His political stock rose quickly after he announced his congressional bid. Five months before he was elected to Congress, Weekly Standard editor Bill Kristol was comparing him favorably to Bill Clinton. Cotton, like his Arkansas predecessor, is presidential material, Kristol argued. “Both are unusually intelligent and gifted political figures, well educated and with a common touch, individuals who can connect with Middle America and with political and financial elites,” he wrote. “Clinton was first elected to public office in 1976, as Arkansas’s attorney general, at age 30; Cotton, 34, is four years behind Clinton, because he chose to serve his country as an Army infantry officer, whereas Clinton chose to dodge military service.”
Before he was even sworn in to Congress, Cotton was out with an op-ed in the Wall Street Journal opposing President Obama’s nomination of Chuck Hagel as secretary of Defense. The congressman-elect argued that Hagel, in calling for a troop withdrawal from Iraq in 2006, had “abandoned the very troops he once voted to send to war” and could not “be counted on to stand by our armed forces.”

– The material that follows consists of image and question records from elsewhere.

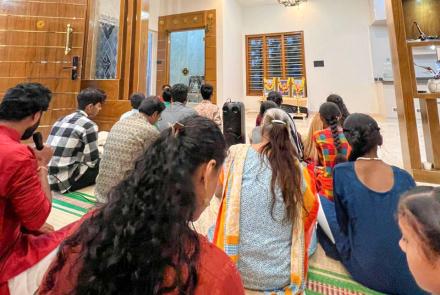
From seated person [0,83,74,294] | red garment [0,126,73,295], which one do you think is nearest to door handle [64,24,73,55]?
seated person [0,83,74,294]

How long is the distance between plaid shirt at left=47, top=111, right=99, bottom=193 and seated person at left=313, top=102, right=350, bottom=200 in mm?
2007

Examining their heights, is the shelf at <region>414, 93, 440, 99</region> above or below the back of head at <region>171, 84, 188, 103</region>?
above

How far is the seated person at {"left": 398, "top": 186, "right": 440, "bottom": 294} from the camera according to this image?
541 millimetres

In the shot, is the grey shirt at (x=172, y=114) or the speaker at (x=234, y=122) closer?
the grey shirt at (x=172, y=114)

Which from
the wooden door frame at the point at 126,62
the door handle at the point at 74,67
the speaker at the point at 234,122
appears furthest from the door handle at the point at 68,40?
the speaker at the point at 234,122

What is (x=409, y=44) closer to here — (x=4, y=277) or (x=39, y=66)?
(x=4, y=277)

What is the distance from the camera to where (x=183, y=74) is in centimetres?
677

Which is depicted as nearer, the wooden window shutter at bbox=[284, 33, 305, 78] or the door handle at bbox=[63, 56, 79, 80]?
the door handle at bbox=[63, 56, 79, 80]

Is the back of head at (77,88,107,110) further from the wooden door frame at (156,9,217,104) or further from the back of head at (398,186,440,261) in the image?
the wooden door frame at (156,9,217,104)

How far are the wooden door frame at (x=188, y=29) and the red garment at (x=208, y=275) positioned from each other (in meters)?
5.75

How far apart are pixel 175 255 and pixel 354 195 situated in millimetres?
1058

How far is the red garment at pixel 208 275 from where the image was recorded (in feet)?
1.49

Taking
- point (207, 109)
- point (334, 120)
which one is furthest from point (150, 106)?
point (334, 120)

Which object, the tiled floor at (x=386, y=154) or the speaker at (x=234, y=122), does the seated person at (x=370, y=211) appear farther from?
the speaker at (x=234, y=122)
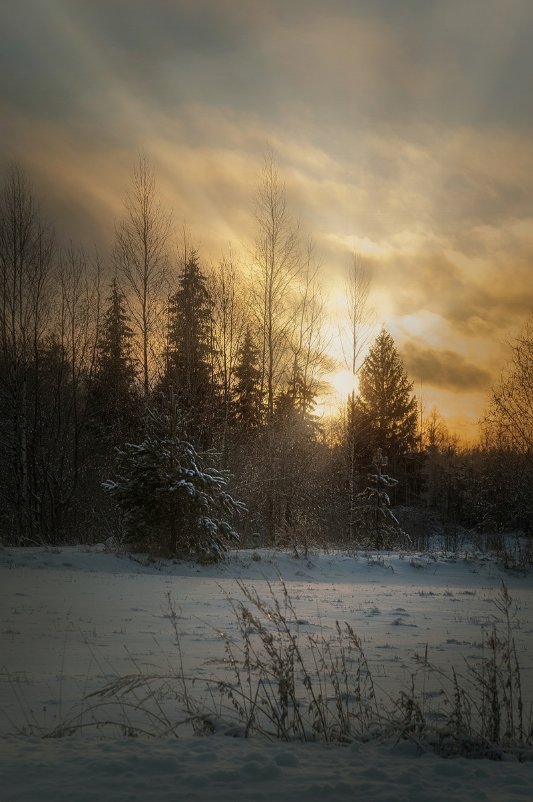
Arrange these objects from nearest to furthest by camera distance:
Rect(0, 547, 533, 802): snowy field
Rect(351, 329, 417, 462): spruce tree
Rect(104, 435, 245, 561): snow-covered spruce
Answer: Rect(0, 547, 533, 802): snowy field, Rect(104, 435, 245, 561): snow-covered spruce, Rect(351, 329, 417, 462): spruce tree

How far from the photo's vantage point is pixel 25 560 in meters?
12.9

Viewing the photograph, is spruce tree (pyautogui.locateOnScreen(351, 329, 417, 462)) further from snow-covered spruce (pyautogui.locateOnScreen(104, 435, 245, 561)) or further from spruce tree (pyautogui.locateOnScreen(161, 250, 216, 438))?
snow-covered spruce (pyautogui.locateOnScreen(104, 435, 245, 561))

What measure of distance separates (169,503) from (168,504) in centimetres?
3

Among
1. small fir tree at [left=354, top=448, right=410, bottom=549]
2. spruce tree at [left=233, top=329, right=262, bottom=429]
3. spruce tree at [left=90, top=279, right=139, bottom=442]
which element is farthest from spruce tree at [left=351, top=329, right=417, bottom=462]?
spruce tree at [left=90, top=279, right=139, bottom=442]

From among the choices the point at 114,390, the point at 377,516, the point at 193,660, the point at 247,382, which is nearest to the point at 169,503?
the point at 193,660

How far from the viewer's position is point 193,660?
548 cm

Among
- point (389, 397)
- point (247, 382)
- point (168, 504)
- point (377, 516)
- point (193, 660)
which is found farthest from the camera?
point (389, 397)

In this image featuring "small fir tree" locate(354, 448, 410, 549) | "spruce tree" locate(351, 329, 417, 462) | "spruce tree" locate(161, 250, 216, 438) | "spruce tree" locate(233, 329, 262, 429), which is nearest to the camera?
"small fir tree" locate(354, 448, 410, 549)

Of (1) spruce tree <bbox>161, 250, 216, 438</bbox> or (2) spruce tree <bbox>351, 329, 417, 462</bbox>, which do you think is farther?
(2) spruce tree <bbox>351, 329, 417, 462</bbox>

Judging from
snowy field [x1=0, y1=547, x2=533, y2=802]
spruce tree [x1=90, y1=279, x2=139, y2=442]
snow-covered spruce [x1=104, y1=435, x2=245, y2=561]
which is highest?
spruce tree [x1=90, y1=279, x2=139, y2=442]

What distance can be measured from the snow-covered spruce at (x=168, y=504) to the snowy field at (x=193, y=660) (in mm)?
646

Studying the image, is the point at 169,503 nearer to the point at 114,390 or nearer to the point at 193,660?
the point at 193,660

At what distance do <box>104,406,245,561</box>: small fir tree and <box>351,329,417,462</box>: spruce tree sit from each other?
98.1 feet

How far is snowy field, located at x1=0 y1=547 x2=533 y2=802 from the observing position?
267 cm
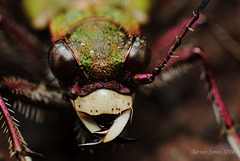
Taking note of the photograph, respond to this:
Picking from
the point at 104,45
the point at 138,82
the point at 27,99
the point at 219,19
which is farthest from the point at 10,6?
the point at 219,19

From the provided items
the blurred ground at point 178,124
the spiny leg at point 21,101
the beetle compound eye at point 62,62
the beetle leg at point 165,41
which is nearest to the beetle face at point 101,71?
the beetle compound eye at point 62,62

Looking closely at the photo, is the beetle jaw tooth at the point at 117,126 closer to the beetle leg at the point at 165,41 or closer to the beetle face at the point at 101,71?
the beetle face at the point at 101,71

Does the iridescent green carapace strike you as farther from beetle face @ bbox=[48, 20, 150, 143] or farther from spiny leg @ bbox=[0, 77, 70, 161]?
spiny leg @ bbox=[0, 77, 70, 161]

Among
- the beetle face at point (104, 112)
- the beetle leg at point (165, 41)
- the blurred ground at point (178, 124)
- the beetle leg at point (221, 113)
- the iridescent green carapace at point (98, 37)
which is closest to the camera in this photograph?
the beetle face at point (104, 112)

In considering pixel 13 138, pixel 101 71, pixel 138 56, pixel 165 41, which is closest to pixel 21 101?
pixel 13 138

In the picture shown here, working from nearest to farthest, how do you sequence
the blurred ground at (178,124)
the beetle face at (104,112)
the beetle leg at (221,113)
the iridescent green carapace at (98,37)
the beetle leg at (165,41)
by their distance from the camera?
1. the beetle face at (104,112)
2. the iridescent green carapace at (98,37)
3. the beetle leg at (221,113)
4. the blurred ground at (178,124)
5. the beetle leg at (165,41)

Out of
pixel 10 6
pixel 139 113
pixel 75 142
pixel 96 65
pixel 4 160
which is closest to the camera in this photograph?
pixel 96 65

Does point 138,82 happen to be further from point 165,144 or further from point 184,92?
point 184,92

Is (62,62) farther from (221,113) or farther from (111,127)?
(221,113)
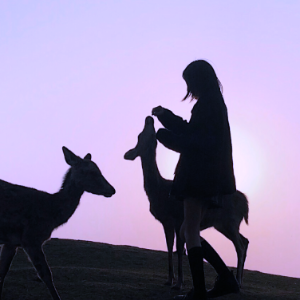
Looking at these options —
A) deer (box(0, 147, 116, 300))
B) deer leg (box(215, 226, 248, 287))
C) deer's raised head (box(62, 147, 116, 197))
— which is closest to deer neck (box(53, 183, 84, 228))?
deer (box(0, 147, 116, 300))

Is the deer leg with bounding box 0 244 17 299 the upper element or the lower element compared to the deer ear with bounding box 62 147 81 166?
lower

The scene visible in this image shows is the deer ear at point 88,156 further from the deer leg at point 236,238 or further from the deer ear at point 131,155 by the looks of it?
the deer leg at point 236,238

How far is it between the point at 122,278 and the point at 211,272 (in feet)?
11.0

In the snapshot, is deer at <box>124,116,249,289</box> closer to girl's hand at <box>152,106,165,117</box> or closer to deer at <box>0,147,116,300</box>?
deer at <box>0,147,116,300</box>

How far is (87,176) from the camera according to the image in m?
8.34

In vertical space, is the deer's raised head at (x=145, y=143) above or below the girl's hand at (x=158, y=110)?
above

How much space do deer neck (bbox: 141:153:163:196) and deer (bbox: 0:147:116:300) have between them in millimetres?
1901

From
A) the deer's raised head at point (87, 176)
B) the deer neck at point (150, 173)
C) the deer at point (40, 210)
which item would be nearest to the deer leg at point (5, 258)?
the deer at point (40, 210)

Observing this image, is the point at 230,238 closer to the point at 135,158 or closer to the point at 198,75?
the point at 135,158

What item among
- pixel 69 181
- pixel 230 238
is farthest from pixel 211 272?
pixel 69 181

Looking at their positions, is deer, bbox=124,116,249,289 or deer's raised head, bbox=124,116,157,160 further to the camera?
deer's raised head, bbox=124,116,157,160

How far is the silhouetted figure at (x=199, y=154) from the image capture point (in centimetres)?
636

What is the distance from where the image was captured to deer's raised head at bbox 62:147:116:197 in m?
8.31

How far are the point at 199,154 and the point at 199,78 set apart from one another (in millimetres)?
973
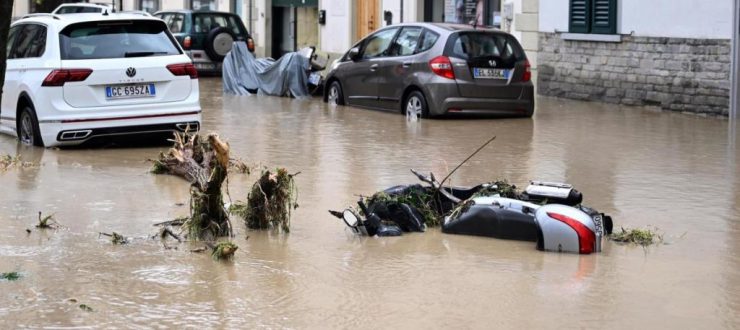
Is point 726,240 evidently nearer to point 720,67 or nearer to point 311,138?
point 311,138

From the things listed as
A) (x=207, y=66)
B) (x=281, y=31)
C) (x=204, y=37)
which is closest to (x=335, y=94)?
(x=207, y=66)

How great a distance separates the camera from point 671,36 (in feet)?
63.4

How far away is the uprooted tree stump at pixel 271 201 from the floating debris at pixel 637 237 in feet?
7.08

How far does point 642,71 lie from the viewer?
65.7ft

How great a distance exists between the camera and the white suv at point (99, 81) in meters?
13.4

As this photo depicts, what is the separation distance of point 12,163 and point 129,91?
5.78ft

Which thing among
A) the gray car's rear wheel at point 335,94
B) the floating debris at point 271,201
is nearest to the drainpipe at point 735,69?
the gray car's rear wheel at point 335,94

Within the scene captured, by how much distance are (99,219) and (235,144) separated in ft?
17.7

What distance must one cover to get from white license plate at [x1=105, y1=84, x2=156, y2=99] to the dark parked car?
1481 centimetres

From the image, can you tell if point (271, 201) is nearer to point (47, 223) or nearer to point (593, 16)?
point (47, 223)

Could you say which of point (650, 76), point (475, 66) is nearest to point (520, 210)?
point (475, 66)

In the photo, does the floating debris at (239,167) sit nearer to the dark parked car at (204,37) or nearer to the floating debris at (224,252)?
the floating debris at (224,252)

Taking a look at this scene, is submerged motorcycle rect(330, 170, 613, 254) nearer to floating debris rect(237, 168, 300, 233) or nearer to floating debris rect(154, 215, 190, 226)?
floating debris rect(237, 168, 300, 233)

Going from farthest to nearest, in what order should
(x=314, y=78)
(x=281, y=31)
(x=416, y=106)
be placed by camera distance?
(x=281, y=31) < (x=314, y=78) < (x=416, y=106)
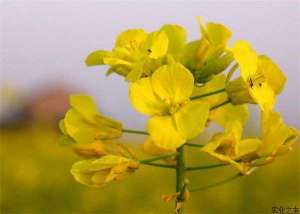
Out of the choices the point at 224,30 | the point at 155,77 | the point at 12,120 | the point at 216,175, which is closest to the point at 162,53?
the point at 155,77

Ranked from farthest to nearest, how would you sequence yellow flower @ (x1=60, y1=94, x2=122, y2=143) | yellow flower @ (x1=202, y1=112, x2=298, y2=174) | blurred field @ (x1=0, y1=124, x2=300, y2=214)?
blurred field @ (x1=0, y1=124, x2=300, y2=214) → yellow flower @ (x1=60, y1=94, x2=122, y2=143) → yellow flower @ (x1=202, y1=112, x2=298, y2=174)

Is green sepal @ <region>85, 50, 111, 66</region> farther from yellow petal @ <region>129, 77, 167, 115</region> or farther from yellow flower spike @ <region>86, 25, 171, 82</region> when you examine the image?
yellow petal @ <region>129, 77, 167, 115</region>

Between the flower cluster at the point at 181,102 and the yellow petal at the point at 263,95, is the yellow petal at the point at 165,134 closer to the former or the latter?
the flower cluster at the point at 181,102

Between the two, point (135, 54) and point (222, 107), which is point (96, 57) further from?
point (222, 107)

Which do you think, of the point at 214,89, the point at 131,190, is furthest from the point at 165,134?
the point at 131,190

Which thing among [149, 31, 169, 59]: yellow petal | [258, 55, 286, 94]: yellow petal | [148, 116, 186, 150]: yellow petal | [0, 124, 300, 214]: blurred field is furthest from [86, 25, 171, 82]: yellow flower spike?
[0, 124, 300, 214]: blurred field

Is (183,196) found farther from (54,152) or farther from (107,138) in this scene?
(54,152)
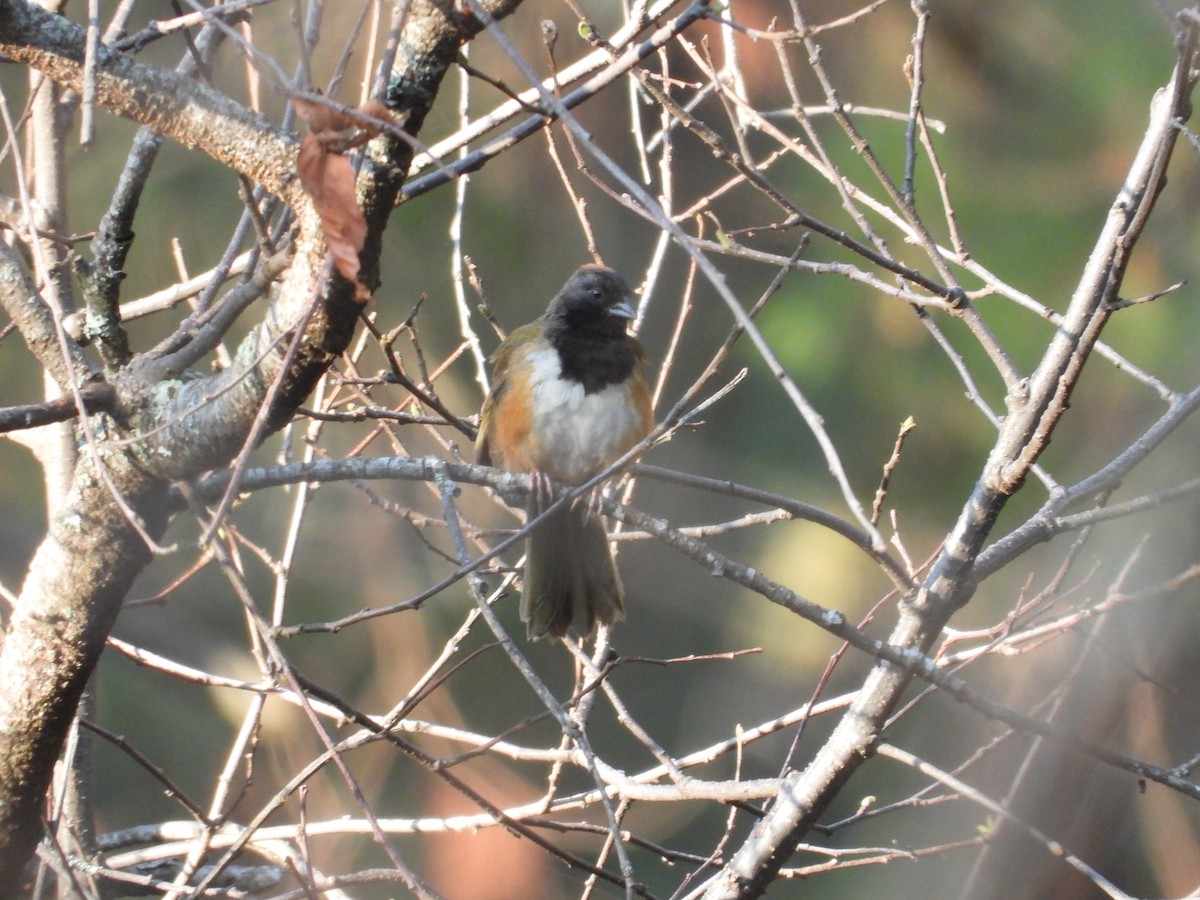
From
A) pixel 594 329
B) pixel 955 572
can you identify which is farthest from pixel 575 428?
pixel 955 572

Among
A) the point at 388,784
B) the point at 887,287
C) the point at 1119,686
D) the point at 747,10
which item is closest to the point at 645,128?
the point at 747,10

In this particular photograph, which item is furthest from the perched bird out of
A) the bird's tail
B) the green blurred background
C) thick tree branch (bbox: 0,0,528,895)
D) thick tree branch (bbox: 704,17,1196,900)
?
the green blurred background

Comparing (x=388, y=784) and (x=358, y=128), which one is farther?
(x=388, y=784)

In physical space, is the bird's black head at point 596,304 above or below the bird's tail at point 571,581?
above

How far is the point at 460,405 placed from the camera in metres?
5.48

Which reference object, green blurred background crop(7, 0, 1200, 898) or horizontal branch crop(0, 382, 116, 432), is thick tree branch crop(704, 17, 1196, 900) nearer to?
horizontal branch crop(0, 382, 116, 432)

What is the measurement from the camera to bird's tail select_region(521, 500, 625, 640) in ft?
9.37

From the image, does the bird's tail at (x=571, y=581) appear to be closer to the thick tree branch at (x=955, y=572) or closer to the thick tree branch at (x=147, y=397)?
the thick tree branch at (x=955, y=572)

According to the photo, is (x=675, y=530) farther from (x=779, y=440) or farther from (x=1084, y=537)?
(x=779, y=440)

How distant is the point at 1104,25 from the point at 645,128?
232 centimetres

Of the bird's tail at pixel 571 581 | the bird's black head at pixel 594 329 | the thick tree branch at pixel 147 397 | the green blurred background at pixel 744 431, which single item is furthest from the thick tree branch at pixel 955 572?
the green blurred background at pixel 744 431

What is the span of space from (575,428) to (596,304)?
388mm

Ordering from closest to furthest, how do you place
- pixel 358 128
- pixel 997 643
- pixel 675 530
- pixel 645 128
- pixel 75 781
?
pixel 358 128, pixel 675 530, pixel 997 643, pixel 75 781, pixel 645 128

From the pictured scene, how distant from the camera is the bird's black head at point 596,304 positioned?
315 cm
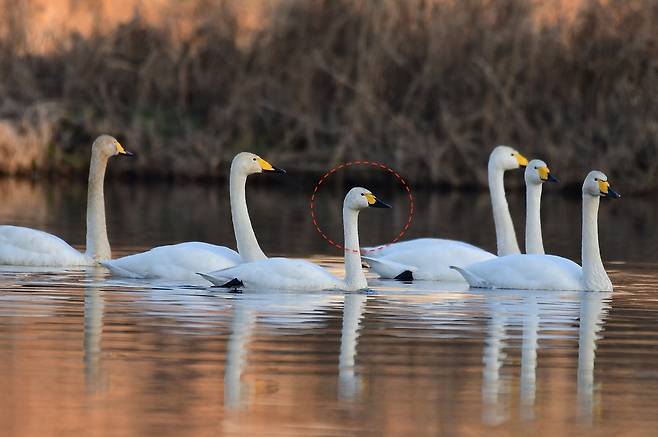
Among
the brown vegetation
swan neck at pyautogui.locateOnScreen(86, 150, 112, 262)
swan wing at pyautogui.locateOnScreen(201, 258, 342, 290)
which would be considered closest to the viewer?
swan wing at pyautogui.locateOnScreen(201, 258, 342, 290)

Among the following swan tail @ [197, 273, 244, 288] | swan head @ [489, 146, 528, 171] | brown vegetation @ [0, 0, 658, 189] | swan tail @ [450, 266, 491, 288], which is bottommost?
swan tail @ [197, 273, 244, 288]

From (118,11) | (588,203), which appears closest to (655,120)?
(118,11)

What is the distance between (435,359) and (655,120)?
17.1 m

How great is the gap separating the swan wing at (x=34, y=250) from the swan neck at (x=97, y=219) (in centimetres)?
37

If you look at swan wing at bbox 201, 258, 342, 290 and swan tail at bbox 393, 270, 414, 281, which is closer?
swan wing at bbox 201, 258, 342, 290

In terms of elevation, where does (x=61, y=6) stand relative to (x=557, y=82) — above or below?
above

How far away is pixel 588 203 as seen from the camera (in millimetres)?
13953

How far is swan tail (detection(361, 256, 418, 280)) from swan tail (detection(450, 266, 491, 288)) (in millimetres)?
778

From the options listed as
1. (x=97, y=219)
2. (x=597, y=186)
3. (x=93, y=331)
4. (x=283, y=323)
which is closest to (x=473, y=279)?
(x=597, y=186)

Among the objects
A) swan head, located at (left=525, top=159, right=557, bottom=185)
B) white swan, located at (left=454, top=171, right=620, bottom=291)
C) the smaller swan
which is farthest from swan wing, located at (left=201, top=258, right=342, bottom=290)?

Views such as these have earned the frank praise of party heavyweights such as Senor. In a letter asking donors to support Cotton, Senor wrote that, while some in the GOP want America to recede from the world stage, “Tom is the type of individual, based on his own history and his command of the issues, who can resist this siren call and explain — in a convincing, reassuring, and powerful way — why America needs to provide leadership in the world, for the sake of security and peace, as well as for the strength of our democratic allies.”
On immigration, an issue now dividing the Republican-controlled House, Cotton has emerged as a leader of the caucus’s conservative flank, staunchly opposing both the bill that emerged from the Senate as well as the positions of his colleagues, such as Wisconsin’s Paul Ryan, who see room for compromise. He spoke out against the Senate legislation in a private meeting of the House Republican conference before once again taking to the pages of the Wall Street Journal to air his views with typical candor: “The House of Representatives will reject any proposal with the Senate bill’s irreparably flawed structure, which is best described as: legalization first, enforcement later . . . maybe.”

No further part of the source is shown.